Connected Region vs Simply connected region: Theorem 15.7 in Larson Calculus

Question

Theorem 15.7 in Larson's Calculus 9th Edition describes conditions for conservative vector fields over a region R. In the Theorem it is stated that R must be "open connected" but does not state that the region must be "simply" connected. In attempting to understand why the classic example $F=\left<\frac{y}{x^2+y^2},\frac{-x}{x^2+y^2}\right>$ for a loop around the origin doesn't satisfy the theorem, it seems to me that the "hole" at the origin is the problem, but I don't see why a donut shape in $R^2$ isn't connected. I only see that it isn't "simply connected", but this isn't stated in the theorem. Do I misunderstand the meaning of "open connected", or should the theorem state "simply connected? Theorem as stated in Larson, 9th, p1088

Answer 1

The responses by saulspatz clarified my misunderstanding. The theorem I quoted provides sufficient conditions for the three statements to be equivalent but not (as I mistakenly read) sufficient to claim any one of these to be true. A correct reading would be that, if the conditions are met, either all three are false, or all three are true.

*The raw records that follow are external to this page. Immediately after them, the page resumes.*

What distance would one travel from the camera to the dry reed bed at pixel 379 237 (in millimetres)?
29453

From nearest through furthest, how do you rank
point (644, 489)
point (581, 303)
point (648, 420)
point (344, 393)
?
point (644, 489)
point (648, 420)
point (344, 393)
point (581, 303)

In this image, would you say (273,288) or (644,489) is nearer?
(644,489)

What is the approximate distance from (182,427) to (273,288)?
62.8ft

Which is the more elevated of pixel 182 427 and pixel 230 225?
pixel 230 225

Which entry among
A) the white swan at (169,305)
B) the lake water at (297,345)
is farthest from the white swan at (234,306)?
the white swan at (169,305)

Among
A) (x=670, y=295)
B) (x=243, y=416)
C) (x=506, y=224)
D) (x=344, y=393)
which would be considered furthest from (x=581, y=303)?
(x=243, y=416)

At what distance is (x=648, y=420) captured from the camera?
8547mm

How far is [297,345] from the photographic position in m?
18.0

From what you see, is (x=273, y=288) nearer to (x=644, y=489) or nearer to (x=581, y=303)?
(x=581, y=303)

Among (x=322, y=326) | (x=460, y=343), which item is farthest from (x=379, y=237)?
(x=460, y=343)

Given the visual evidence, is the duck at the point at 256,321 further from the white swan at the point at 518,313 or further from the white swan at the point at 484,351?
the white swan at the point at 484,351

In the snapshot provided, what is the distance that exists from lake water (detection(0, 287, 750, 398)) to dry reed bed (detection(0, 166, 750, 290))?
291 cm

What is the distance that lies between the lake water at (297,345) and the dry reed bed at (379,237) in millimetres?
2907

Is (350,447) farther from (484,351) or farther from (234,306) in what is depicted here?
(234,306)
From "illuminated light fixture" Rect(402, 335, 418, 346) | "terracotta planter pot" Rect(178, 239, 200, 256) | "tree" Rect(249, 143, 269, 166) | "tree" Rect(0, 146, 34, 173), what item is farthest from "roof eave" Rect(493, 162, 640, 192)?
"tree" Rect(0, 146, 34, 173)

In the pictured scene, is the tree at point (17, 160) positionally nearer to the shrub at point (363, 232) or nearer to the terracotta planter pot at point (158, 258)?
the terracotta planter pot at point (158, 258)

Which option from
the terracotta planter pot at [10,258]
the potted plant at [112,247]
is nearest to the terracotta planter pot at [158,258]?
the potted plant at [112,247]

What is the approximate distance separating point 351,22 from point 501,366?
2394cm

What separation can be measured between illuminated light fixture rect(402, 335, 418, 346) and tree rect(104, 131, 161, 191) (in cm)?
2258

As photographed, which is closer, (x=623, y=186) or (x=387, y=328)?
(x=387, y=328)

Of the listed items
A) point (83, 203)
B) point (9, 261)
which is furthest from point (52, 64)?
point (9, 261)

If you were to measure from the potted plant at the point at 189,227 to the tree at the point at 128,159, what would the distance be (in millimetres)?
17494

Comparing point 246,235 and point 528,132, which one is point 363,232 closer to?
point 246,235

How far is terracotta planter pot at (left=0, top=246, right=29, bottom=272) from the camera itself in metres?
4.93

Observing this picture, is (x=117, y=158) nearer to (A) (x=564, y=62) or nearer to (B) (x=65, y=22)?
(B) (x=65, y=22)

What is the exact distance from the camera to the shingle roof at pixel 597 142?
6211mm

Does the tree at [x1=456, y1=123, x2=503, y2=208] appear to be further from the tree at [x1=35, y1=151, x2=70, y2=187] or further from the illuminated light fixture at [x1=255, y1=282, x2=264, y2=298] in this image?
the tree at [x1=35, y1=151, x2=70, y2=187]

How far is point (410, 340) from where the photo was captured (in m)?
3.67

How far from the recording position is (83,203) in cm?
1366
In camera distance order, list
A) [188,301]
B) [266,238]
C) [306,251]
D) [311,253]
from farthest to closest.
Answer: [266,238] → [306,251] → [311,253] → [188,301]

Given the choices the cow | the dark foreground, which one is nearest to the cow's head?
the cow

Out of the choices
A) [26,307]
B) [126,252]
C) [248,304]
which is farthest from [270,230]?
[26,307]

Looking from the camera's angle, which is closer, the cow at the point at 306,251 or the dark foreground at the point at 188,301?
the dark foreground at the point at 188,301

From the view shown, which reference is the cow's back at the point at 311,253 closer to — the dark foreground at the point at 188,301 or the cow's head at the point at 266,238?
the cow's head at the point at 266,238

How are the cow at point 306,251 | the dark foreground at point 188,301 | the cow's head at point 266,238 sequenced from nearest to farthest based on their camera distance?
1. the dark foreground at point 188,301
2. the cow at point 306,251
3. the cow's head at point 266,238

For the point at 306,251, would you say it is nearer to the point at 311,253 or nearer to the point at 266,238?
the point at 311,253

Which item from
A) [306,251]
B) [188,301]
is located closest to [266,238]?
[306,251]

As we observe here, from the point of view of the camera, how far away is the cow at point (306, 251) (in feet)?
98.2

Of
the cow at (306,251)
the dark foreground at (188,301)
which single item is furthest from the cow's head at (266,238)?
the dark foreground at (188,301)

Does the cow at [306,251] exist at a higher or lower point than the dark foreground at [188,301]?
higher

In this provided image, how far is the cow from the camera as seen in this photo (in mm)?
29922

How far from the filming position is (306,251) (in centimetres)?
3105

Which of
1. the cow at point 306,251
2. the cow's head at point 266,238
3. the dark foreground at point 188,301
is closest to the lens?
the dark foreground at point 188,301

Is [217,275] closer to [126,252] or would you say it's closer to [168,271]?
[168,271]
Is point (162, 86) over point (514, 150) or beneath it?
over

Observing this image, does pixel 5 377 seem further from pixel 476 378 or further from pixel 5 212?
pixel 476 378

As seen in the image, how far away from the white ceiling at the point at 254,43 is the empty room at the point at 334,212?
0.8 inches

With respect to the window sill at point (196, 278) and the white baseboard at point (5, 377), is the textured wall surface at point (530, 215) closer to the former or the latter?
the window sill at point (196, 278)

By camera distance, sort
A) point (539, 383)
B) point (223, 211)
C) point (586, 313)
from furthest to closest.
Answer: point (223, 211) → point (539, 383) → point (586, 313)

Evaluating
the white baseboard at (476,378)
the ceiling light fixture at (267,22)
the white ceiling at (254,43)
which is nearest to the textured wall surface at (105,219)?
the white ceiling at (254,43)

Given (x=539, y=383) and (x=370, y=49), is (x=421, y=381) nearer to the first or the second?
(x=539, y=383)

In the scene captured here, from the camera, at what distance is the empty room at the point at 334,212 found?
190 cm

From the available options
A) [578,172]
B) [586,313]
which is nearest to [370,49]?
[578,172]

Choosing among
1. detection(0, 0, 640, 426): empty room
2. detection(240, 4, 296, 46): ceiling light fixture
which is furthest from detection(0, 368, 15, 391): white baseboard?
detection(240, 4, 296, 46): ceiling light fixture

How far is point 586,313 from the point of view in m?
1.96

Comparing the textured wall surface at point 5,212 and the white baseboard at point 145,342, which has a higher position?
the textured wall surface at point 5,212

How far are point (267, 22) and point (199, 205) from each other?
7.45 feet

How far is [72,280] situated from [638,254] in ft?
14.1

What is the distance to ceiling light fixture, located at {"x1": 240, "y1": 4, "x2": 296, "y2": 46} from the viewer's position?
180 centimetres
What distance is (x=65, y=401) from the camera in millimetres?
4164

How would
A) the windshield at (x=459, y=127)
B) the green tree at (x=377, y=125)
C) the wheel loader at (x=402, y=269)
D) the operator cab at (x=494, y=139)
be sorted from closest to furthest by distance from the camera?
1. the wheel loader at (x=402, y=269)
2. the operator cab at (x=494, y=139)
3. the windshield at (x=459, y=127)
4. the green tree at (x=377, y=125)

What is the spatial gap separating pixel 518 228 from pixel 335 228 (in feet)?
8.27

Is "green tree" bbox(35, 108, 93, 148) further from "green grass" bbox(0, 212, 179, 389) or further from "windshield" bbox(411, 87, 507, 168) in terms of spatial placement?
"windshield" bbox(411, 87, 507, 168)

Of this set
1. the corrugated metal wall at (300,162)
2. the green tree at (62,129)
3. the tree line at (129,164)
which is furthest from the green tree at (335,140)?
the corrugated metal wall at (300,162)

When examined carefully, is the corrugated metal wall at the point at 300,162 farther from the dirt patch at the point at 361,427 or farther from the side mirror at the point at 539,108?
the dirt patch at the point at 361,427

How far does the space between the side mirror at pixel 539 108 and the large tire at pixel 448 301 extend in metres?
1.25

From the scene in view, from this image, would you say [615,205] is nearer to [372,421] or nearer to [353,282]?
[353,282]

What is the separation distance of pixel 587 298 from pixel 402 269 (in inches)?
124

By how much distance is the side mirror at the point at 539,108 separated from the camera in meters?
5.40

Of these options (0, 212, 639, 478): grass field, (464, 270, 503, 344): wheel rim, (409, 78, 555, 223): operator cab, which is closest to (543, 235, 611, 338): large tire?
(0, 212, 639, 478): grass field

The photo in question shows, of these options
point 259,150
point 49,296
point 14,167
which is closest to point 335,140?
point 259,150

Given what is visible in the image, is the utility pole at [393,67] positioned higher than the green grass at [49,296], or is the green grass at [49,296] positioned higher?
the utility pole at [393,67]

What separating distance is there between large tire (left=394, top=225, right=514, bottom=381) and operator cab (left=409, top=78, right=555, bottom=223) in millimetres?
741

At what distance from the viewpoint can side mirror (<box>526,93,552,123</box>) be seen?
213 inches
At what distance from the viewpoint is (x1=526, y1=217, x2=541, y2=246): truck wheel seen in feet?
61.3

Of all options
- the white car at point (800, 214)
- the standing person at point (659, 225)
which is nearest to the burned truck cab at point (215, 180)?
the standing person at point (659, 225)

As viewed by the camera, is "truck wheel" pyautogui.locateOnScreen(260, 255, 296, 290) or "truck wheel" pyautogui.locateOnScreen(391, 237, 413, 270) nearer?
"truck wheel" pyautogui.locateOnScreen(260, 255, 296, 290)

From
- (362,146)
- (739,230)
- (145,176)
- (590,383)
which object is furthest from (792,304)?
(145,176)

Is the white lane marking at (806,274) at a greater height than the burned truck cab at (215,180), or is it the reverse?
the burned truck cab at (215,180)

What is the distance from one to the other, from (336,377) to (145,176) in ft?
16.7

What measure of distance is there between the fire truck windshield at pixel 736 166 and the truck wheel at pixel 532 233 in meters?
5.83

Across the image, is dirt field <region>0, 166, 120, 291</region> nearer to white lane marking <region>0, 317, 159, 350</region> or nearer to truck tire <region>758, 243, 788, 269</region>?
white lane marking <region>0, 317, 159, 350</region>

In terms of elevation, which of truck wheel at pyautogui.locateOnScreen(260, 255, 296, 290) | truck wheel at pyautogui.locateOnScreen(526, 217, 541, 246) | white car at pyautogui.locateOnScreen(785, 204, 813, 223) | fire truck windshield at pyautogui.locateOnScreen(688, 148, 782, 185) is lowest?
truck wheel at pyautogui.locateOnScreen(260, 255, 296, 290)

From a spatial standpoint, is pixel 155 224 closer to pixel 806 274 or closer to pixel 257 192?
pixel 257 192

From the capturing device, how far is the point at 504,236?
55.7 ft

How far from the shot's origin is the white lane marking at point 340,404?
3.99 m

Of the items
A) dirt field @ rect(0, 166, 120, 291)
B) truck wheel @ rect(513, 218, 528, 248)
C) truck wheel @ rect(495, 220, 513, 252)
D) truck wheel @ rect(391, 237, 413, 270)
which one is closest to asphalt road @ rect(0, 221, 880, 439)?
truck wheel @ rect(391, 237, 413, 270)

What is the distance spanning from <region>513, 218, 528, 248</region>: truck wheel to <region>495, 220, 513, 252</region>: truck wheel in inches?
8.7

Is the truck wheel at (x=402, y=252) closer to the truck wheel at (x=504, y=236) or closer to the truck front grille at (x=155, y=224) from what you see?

The key step is to determine if one of them is true, or false. In most cases, I would imagine, the one to consider is #1 (conservative). The definition of a conservative field F is one for which there exists a differentiable function whose gradient is F. The $f(x,y)$ I proposed is not differentiable at the origin, and indeed does not exist along the x-axis. If one chooses a region in the plane where it is differentiable, then F has the properties of a conservative field.

For the particular exercise, it is shown that despite curl(F) being zero wherever defined, the line integral for a closed loop containing the origin and passing through the x-axis does not yield 0 as might be expected.